[START OF THE DATA]

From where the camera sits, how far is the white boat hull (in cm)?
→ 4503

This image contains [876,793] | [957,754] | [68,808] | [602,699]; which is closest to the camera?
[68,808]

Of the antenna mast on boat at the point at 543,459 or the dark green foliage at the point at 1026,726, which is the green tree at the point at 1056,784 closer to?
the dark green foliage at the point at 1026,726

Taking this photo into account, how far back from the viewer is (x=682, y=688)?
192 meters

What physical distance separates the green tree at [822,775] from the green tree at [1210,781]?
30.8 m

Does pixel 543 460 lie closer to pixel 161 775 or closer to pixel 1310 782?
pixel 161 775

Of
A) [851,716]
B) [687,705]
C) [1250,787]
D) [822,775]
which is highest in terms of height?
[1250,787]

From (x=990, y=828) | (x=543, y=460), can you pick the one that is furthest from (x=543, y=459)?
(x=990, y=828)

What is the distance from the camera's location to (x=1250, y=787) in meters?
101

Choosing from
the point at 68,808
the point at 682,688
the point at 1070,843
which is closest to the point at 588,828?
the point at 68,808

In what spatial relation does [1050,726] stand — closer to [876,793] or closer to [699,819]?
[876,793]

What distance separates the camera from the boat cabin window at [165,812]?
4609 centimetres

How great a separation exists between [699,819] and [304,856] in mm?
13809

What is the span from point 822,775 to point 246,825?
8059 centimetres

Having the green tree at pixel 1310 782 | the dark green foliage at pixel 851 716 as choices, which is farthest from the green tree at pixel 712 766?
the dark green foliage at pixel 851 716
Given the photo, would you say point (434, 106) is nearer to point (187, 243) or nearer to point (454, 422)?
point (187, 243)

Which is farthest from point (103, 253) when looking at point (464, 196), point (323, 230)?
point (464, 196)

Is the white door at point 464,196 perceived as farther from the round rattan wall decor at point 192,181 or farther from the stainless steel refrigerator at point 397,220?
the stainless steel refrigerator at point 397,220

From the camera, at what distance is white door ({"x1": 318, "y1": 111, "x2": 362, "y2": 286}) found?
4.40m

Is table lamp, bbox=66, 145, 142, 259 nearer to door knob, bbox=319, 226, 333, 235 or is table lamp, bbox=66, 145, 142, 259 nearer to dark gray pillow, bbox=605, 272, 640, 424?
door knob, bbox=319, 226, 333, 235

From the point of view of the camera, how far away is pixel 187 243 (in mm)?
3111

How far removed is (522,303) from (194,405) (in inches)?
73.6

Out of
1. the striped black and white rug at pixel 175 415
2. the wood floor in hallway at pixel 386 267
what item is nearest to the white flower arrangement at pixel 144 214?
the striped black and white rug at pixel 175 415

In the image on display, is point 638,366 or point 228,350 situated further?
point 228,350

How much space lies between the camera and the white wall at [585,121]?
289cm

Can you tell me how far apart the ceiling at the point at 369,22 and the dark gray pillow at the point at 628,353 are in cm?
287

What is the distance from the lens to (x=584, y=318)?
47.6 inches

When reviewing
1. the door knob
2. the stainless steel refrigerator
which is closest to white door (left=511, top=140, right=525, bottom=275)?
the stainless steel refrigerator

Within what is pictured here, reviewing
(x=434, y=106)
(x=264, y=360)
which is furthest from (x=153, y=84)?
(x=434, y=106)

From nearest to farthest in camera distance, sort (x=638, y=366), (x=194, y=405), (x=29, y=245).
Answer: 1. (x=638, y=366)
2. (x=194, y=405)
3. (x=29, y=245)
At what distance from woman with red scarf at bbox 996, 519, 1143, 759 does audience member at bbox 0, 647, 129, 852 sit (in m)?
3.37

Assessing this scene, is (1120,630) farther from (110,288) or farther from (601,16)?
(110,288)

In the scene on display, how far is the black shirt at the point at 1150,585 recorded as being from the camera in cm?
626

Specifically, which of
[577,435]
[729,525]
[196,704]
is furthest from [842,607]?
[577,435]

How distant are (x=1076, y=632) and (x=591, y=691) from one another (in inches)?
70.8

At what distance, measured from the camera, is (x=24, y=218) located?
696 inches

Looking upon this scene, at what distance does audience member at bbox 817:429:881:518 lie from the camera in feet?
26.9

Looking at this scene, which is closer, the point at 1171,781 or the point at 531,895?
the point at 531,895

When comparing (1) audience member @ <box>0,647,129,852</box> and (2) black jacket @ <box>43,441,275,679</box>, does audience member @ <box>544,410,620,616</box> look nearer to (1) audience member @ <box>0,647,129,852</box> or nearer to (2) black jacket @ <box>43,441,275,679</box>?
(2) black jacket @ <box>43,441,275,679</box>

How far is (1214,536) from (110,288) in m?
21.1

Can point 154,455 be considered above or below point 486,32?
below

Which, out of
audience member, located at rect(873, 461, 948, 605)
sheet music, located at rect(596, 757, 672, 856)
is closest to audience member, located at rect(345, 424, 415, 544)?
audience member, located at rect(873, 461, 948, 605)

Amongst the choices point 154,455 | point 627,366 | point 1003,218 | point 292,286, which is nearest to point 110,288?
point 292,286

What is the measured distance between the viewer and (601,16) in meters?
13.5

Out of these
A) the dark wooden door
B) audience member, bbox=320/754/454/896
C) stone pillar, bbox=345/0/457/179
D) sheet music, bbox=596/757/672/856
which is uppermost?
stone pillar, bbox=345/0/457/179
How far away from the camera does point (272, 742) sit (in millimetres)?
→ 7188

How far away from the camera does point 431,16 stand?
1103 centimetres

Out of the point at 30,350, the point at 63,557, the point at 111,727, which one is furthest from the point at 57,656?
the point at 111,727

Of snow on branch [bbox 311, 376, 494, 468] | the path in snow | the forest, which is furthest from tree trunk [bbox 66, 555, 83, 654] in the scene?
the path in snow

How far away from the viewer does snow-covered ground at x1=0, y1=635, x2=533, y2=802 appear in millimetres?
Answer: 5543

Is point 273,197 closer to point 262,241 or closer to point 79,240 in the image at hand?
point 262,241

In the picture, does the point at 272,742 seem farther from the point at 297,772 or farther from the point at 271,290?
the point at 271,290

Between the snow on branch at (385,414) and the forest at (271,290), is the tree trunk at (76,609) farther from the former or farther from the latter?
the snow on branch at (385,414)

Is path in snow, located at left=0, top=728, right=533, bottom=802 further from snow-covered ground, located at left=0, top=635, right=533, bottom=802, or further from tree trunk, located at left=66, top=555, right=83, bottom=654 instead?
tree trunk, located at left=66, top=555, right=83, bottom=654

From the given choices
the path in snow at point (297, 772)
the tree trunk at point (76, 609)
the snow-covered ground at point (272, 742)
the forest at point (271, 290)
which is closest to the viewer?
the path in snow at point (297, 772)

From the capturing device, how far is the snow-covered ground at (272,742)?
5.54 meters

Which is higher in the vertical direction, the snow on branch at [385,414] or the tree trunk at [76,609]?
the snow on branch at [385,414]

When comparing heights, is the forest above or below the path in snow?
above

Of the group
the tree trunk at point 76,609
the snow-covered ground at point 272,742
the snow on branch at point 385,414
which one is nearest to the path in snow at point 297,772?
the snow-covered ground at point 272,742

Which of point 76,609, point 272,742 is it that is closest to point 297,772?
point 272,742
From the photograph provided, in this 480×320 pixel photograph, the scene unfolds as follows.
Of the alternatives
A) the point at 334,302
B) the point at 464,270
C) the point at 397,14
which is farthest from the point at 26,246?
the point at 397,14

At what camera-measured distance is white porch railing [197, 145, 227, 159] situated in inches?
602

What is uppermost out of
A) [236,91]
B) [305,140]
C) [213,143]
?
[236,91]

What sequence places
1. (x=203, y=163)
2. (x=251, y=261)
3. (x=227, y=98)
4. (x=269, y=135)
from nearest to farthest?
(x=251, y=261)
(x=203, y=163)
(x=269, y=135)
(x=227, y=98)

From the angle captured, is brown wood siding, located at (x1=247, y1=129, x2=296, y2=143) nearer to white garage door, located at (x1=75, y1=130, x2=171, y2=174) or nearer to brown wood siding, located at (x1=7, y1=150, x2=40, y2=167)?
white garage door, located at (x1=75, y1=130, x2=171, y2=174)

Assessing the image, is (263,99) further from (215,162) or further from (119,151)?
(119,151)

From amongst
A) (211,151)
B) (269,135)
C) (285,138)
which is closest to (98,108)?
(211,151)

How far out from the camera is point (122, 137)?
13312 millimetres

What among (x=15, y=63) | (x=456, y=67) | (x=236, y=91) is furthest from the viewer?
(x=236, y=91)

[END OF THE DATA]

• **TASK**: Please gather every line from the records above that includes the word "below".

• **ANSWER FOR THE TASK**:
Can point 154,455 be considered above or below point 486,32?
below
When comparing heights, is the forest above or below the path in snow?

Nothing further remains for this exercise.